* [Listing]
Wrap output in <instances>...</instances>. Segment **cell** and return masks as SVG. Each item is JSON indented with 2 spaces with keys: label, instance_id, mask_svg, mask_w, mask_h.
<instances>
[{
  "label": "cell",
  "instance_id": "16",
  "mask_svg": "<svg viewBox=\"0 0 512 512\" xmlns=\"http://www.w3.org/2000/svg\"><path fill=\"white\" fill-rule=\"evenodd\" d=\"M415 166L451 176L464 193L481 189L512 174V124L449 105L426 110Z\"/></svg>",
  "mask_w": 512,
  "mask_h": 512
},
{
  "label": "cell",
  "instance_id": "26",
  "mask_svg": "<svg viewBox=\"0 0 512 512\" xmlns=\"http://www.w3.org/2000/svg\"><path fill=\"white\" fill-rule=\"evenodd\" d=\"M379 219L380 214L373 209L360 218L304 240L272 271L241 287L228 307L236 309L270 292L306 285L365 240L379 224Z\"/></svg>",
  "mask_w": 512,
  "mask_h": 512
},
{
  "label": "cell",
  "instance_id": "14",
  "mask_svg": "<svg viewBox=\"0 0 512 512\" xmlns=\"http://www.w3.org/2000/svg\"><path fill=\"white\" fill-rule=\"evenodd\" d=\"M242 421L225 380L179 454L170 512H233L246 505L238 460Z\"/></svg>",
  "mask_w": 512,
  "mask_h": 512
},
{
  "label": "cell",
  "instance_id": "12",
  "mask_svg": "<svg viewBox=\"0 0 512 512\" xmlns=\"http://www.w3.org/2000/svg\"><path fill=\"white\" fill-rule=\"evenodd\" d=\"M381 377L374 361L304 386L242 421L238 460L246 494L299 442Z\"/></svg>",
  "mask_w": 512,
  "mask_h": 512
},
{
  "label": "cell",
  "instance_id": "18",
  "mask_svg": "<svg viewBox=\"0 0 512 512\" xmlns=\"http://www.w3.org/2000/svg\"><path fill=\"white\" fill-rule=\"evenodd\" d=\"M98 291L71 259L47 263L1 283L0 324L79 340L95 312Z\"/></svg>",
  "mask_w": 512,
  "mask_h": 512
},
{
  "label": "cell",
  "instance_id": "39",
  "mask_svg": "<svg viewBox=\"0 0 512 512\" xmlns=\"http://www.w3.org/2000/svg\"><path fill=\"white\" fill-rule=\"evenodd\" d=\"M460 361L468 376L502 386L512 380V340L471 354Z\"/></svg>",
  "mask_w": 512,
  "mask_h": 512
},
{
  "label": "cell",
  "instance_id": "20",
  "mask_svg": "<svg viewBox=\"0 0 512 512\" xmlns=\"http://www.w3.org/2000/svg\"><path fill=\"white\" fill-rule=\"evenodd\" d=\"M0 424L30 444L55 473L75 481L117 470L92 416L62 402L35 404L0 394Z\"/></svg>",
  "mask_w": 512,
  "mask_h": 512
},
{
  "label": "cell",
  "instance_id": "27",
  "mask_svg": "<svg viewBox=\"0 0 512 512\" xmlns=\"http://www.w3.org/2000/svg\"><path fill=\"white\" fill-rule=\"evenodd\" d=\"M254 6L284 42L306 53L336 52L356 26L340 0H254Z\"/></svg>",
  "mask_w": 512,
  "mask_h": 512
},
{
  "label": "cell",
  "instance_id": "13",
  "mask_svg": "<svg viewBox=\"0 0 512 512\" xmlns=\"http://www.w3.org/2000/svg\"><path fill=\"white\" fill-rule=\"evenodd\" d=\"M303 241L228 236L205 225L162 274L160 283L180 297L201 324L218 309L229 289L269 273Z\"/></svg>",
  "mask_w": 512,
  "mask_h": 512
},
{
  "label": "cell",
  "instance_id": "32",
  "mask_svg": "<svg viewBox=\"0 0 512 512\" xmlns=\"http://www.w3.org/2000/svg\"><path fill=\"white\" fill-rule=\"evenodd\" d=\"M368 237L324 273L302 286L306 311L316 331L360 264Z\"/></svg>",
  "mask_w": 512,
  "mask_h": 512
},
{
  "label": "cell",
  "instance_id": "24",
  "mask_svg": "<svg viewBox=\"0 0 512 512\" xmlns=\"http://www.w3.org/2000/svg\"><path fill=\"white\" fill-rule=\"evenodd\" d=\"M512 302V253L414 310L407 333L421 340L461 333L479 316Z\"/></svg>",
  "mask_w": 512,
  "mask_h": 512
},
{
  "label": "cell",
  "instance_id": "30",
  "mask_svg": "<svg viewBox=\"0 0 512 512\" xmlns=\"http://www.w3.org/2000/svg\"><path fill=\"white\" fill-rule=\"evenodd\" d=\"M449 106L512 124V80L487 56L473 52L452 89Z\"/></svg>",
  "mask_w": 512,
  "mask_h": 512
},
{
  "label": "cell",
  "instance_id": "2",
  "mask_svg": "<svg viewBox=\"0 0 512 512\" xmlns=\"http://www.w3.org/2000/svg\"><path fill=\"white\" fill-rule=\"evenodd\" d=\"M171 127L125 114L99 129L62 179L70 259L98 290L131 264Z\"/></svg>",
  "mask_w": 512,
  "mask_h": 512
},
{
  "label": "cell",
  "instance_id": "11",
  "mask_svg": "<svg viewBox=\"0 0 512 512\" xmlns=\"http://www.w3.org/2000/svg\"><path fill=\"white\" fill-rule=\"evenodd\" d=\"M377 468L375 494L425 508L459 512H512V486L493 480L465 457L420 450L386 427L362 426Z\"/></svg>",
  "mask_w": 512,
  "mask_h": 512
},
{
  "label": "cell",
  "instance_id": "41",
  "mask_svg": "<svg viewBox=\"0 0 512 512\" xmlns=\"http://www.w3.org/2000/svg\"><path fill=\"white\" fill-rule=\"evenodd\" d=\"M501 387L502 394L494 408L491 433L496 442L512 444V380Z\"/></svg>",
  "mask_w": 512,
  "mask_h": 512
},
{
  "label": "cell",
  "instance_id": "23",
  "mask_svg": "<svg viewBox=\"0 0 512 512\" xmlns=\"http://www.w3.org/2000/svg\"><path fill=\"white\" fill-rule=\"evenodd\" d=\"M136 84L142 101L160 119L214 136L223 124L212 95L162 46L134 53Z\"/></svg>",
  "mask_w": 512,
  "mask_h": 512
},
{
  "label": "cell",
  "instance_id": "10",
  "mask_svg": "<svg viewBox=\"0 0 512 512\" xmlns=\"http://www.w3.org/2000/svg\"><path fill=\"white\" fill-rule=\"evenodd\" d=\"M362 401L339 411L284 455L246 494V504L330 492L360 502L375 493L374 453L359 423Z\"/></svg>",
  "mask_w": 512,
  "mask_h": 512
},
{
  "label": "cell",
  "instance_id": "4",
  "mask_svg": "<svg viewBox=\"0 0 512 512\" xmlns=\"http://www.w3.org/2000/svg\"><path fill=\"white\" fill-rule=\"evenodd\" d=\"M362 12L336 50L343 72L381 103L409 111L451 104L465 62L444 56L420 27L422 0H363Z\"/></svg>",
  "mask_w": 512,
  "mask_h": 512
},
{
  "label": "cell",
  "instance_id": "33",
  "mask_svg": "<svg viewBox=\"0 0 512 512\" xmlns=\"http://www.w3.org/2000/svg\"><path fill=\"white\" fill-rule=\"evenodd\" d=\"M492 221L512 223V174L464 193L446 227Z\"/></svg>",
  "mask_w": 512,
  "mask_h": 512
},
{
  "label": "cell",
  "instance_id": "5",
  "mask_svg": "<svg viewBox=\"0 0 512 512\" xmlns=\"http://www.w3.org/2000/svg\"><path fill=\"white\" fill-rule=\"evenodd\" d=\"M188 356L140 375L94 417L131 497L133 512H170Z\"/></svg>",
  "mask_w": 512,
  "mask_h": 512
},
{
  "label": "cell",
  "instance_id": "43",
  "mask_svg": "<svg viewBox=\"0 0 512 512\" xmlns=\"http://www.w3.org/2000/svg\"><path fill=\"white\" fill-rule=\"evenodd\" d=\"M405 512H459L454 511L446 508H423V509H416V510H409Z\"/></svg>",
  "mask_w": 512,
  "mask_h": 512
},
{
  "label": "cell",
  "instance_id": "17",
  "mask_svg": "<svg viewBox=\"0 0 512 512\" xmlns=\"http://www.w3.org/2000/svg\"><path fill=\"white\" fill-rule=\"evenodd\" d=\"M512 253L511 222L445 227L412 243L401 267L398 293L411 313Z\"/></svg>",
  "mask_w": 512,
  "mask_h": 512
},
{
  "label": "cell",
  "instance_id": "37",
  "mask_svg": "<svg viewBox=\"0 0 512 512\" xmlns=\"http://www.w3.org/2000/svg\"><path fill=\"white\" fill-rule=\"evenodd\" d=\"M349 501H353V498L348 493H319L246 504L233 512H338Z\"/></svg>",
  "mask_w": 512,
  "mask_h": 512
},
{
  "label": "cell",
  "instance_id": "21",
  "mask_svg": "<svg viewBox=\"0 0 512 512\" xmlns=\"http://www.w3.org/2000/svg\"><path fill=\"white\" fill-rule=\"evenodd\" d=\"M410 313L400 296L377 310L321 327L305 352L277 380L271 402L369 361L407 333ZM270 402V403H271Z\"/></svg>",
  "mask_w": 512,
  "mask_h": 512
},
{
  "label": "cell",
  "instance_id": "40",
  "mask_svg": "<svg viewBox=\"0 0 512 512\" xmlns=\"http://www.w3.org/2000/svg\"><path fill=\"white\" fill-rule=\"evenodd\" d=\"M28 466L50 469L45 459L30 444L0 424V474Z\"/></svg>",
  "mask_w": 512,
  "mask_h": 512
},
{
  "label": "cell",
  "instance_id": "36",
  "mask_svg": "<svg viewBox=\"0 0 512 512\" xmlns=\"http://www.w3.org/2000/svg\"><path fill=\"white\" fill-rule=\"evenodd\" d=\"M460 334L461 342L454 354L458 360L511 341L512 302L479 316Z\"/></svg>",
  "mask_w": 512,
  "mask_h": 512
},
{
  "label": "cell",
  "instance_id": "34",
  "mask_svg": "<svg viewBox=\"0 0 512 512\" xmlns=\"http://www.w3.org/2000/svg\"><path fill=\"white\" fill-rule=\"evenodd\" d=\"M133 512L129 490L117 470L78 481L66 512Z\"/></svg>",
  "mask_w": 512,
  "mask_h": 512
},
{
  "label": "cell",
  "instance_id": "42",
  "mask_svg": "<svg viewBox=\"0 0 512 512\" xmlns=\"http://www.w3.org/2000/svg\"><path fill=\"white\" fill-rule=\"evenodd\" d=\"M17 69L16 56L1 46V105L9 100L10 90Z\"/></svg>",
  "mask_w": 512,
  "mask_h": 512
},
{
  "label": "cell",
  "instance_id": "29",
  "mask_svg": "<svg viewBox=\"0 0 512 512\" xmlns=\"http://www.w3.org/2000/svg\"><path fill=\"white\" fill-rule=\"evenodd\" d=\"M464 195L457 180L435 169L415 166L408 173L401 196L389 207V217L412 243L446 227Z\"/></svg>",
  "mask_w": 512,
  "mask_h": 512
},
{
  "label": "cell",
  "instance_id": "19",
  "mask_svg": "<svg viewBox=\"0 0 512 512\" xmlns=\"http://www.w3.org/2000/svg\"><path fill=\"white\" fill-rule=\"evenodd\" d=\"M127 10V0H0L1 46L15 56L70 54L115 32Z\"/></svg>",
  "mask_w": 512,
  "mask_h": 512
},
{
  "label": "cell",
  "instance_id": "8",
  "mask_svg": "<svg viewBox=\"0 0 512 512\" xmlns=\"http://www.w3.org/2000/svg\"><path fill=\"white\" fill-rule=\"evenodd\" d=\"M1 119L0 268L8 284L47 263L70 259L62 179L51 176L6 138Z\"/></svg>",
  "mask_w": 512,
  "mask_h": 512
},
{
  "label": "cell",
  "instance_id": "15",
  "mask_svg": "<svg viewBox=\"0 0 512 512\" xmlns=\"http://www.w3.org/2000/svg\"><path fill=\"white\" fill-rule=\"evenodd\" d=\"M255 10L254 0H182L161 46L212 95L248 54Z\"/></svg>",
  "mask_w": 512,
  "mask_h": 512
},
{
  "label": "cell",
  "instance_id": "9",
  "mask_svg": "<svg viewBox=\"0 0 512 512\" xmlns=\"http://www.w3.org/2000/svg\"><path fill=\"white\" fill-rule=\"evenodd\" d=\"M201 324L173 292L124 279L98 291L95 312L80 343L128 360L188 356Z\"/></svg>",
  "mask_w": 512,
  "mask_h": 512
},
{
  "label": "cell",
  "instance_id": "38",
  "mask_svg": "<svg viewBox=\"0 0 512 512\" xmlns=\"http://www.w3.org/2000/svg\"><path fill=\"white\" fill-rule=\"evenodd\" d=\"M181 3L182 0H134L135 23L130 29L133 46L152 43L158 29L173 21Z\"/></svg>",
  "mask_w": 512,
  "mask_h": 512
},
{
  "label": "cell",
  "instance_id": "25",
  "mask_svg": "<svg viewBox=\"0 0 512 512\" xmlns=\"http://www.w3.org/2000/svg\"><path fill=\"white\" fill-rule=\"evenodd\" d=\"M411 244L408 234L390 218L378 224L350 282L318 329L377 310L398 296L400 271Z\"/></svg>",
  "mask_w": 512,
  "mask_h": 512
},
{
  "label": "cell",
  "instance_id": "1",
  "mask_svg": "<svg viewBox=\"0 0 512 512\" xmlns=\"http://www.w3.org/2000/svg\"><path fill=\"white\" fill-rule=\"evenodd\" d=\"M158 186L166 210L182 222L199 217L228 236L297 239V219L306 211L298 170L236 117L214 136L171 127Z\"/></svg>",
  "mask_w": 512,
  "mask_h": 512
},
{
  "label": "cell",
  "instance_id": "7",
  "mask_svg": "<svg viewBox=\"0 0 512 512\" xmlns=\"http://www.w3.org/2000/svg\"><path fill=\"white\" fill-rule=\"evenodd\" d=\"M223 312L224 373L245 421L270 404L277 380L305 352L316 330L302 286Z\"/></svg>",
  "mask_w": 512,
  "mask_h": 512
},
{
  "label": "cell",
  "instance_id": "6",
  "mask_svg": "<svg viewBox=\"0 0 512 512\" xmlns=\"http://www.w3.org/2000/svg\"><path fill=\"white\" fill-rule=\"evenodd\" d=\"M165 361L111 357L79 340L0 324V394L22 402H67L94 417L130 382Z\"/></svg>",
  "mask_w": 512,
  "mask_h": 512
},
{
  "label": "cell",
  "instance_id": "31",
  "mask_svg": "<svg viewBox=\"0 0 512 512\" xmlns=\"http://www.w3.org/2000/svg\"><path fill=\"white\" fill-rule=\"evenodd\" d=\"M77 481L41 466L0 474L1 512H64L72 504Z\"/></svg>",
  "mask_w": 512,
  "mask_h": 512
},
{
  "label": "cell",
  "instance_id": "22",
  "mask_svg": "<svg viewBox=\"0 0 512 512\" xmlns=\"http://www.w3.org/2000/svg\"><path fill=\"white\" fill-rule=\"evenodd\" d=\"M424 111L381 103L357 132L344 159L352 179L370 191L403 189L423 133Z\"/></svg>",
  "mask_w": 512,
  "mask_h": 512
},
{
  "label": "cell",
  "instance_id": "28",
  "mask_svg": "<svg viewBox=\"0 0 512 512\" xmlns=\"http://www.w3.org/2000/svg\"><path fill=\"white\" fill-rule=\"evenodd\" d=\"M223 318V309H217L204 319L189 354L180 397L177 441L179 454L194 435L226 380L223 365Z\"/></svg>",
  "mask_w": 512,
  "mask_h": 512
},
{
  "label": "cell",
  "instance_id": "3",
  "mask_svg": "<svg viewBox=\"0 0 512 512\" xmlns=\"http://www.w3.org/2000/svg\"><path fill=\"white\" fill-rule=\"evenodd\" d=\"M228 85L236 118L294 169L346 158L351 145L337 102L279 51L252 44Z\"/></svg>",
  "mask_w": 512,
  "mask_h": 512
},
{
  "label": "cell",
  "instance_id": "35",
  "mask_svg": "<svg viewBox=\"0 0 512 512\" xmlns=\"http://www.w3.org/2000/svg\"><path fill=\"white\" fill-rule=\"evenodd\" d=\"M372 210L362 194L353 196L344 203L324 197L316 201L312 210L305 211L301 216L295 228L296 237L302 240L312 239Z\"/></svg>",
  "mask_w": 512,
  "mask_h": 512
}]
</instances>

* [Challenge] Please report each line in the entries above that contains the string "instances". Case matters.

* [Correct result]
Wrap output in <instances>...</instances>. Segment **cell** and return masks as SVG. Each item is JSON indented with 2 spaces with keys: label, instance_id, mask_svg, mask_w, mask_h.
<instances>
</instances>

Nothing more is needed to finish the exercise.